Material for this task
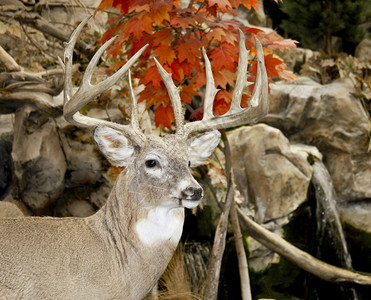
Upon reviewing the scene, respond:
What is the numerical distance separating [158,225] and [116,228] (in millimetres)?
243

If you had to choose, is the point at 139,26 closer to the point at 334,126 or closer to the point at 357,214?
the point at 334,126

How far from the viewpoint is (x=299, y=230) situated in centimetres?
509

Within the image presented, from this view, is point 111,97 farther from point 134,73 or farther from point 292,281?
point 292,281

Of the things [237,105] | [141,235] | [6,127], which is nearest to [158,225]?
[141,235]

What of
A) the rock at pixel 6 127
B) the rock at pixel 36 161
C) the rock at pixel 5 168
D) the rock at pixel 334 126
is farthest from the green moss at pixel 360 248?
the rock at pixel 6 127

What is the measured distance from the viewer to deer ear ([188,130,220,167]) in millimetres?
2365

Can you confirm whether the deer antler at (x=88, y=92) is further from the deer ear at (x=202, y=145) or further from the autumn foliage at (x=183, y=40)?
the autumn foliage at (x=183, y=40)

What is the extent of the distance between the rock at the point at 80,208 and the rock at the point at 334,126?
297 centimetres

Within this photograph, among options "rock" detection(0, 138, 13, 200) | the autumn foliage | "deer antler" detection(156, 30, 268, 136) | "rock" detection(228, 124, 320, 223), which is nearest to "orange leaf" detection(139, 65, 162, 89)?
the autumn foliage

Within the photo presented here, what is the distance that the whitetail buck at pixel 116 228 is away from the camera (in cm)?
195

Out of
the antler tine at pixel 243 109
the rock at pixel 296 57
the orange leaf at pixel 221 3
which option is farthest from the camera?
the rock at pixel 296 57

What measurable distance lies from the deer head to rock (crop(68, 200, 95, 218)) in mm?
2214

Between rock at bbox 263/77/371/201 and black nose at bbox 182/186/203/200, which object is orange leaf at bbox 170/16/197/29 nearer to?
black nose at bbox 182/186/203/200

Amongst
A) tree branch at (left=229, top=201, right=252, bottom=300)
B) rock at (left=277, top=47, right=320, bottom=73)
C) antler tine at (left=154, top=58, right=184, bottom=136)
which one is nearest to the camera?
Result: antler tine at (left=154, top=58, right=184, bottom=136)
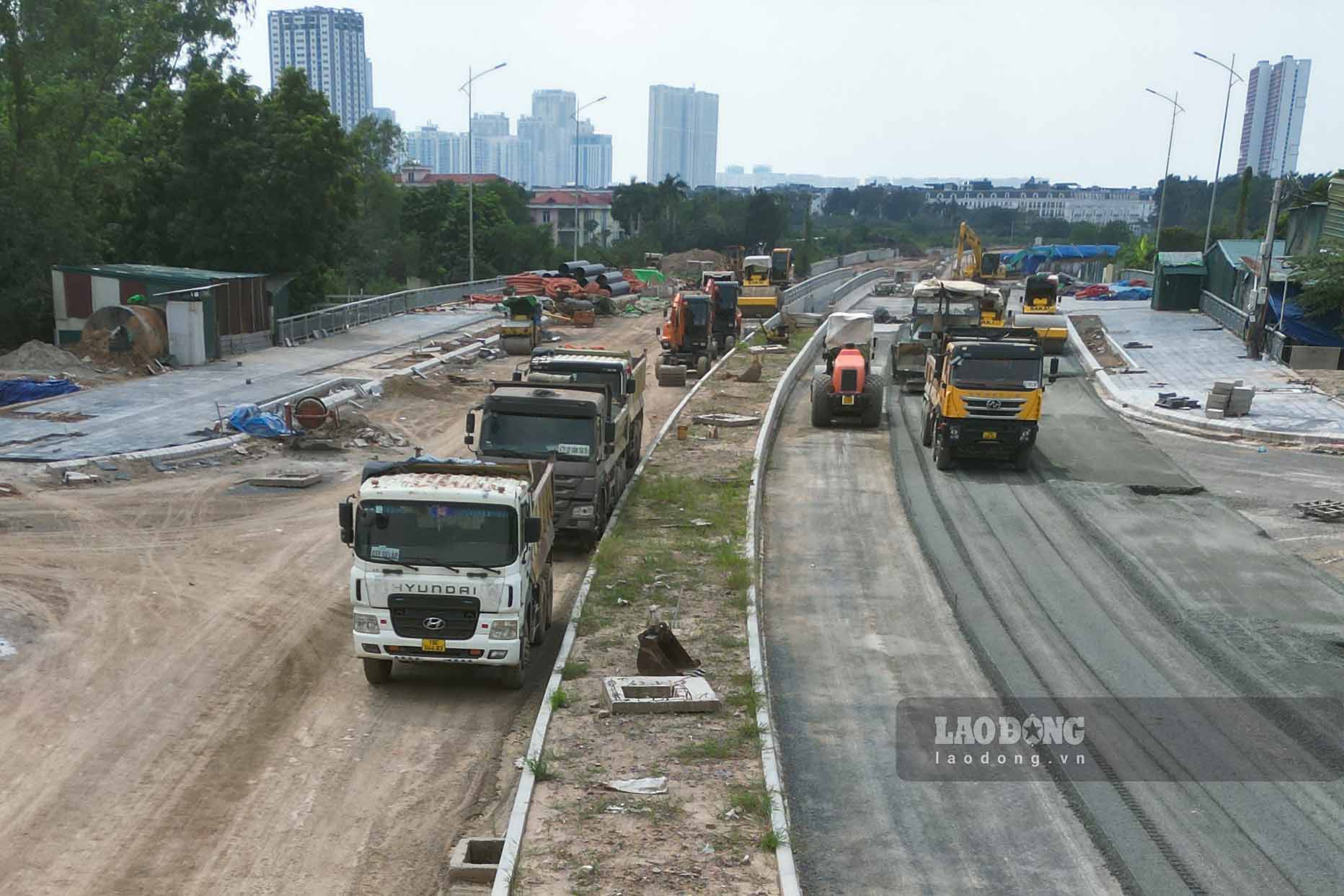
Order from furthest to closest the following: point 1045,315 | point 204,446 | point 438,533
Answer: point 1045,315 < point 204,446 < point 438,533

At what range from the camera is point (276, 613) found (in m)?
17.6

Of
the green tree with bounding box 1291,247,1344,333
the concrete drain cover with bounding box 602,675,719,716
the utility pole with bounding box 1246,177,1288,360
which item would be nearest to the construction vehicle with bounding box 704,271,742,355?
the utility pole with bounding box 1246,177,1288,360

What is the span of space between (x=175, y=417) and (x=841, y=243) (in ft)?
430

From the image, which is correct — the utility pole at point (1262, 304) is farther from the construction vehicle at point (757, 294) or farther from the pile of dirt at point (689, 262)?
the pile of dirt at point (689, 262)

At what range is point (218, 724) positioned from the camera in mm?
13828

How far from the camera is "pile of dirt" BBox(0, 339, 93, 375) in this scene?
34.2m

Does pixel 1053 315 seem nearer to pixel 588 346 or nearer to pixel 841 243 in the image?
pixel 588 346

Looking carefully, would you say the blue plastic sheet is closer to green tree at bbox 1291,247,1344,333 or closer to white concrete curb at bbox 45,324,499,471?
white concrete curb at bbox 45,324,499,471

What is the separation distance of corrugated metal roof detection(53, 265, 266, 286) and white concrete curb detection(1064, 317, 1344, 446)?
28.5 metres

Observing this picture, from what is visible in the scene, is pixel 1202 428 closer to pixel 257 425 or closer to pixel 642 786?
pixel 257 425

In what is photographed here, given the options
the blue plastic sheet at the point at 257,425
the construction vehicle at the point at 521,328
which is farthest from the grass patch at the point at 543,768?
the construction vehicle at the point at 521,328

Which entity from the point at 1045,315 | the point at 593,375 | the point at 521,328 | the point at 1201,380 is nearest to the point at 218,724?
the point at 593,375

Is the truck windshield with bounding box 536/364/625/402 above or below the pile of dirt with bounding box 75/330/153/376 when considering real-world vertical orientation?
above

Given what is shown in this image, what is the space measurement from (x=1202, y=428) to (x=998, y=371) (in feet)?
27.0
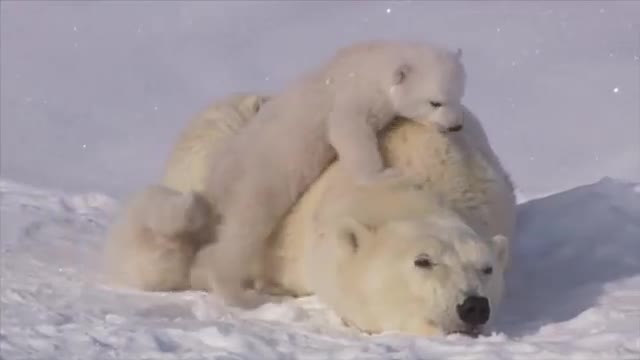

Instructions for the task
Could you print the items above, from their first line through the line that contains "297 centimetres", with both ends included and the pictures left out?

Exercise output
Upon reviewing the scene, respond:
What is the numerical distance separating [158,225] and [116,228] (in millimetres)?
243

If you had to choose, is the point at 139,26 closer to the point at 334,126 or closer to the point at 357,214?
the point at 334,126

How far from the viewpoint is (x=299, y=230) situated in centimetres?
509

Within the image presented, from this view, is point 111,97 farther from point 134,73 or farther from point 292,281?
point 292,281

Of the things [237,105] | [141,235] | [6,127], which is nearest to [158,225]?
[141,235]

What of
A) the rock at pixel 6 127
B) the rock at pixel 36 161
C) the rock at pixel 5 168
D) the rock at pixel 334 126
is farthest from the green moss at pixel 360 248?
the rock at pixel 6 127

What is the measured distance from the viewer to deer ear ([188,130,220,167]) in millimetres?
2365

Can you confirm whether the deer antler at (x=88, y=92) is further from the deer ear at (x=202, y=145) or further from the autumn foliage at (x=183, y=40)?
the autumn foliage at (x=183, y=40)

What is the extent of the distance between the rock at the point at 80,208 and the rock at the point at 334,126?
297 centimetres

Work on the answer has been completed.